Valley also disclosed that the son-in-law of longtime Chairman and CEO Gerald Lipkin has received more than $650,000 in bank-owned life insurance commissions since 2001 because he introduced a broker to the bank who sold the policies. Over the life of the policies the son-in-law, Robert Keith Sauertig, a financial adviser at Park Avenue Securities, will receive nearly $1 million in commissions, the bank said in a filing with regulators.
Sauertig noted in a phone interview that the bank has disclosed the relationship in its filings with the SEC every year since 2001. "The bank does not pay me, the third party insurance broker pays me," he said.
The company said in the filing that the commission arrangement is typical for the life insurance industry, and that Lipkin was not involved in the negotiations.
Publicly traded banks and other public companies may soon face tougher audits of these types of related party transactions.
If the SEC approves the new standards, independent auditors will have to evaluate more closely how well such deals are disclosed and accounted for in financial reports of all public companies. The new standards would require auditors to go to greater lengths to understand financial relationships with insiders that might increase risk of financial reporting misstatements. This includes performing additional inquiries to verify that such transactions are conducted at arm’s length. The new standards would be effective for audits of fiscal years beginning on or after Dec. 15.

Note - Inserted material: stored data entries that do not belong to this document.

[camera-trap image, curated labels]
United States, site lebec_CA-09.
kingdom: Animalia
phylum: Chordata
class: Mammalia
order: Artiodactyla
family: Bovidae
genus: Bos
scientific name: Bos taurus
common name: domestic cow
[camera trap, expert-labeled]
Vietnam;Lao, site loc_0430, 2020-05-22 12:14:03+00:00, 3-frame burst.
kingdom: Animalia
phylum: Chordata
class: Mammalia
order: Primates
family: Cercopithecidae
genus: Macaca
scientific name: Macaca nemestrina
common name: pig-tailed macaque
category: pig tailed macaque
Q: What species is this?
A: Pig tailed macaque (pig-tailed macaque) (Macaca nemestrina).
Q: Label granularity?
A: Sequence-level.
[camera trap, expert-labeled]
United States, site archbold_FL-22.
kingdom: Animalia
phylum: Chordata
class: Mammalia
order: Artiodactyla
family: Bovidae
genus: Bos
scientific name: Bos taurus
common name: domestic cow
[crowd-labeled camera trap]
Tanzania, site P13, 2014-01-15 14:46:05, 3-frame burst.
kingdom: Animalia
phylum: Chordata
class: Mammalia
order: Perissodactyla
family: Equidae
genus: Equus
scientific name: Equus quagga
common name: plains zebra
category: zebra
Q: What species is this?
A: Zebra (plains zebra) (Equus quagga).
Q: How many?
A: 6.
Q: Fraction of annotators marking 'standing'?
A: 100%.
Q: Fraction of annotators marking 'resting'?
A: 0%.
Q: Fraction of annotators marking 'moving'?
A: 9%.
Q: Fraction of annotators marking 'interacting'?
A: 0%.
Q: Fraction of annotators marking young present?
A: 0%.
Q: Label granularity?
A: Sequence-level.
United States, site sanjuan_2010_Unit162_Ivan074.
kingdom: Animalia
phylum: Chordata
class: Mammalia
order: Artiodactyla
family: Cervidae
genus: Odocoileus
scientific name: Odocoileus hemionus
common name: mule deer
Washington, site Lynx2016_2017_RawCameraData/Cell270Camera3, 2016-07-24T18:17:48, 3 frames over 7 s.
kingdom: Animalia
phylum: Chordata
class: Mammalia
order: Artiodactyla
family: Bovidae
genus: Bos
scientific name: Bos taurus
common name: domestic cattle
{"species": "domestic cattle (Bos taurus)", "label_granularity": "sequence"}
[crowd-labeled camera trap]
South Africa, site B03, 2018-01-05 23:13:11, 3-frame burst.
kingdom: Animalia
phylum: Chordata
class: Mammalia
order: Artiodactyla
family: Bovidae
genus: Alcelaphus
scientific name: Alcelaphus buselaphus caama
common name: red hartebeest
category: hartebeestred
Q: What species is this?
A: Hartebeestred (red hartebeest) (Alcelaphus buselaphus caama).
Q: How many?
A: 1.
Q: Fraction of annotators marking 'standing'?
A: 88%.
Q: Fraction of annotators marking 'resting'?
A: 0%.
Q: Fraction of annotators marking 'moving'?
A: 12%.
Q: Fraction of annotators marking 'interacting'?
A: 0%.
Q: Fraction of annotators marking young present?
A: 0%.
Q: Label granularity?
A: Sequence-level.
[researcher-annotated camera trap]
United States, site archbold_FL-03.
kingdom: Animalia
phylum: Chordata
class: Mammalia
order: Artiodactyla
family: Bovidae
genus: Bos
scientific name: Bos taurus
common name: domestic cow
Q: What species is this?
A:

Industry experts say smaller companies, including many publicly traded community banks, tend to have greater numbers of related-party transactions and are likely to be among the companies most affected by stronger audits — which could result in the unwinding of some long-standing business relationships.
So-called emerging-growth companies, including ConnectOne Bancorp, which are allowed to raise capital under relaxed regulatory requirements, may be exempt from the new standards. The 2012 Jumpstart Our Business Startups Act says that any rules adopted by the Public Company Accounting Oversight Board after April 5, 2012, do not apply to the audits of emerging-growth companies, unless the SEC "determines that the application of such additional requirements is necessary or appropriate in the public interest, after considering the protection of investors and whether the action will promote efficiency, competition and capital formation." The oversight board is reviewing public comments on the matter.
Herb Snyder, chairman of the accounting, finance and information systems department at North Dakota State University in Fargo, who has written on the subject, said audits may become more expensive for companies that have a lot of related-party transactions, but "the costs are consistent with the need to deal with the increased risk of [financial] misstatements."
Musso, the Somerset County consultant, said that in light of increased government scrutiny, a growing number of community bankers, fearing costly enforcement actions, are avoiding any deals likely to draw criticism from consumer advocates or attention from regulators.
"People are using an abundance of caution," he said. "They are afraid of being in a conflicted position."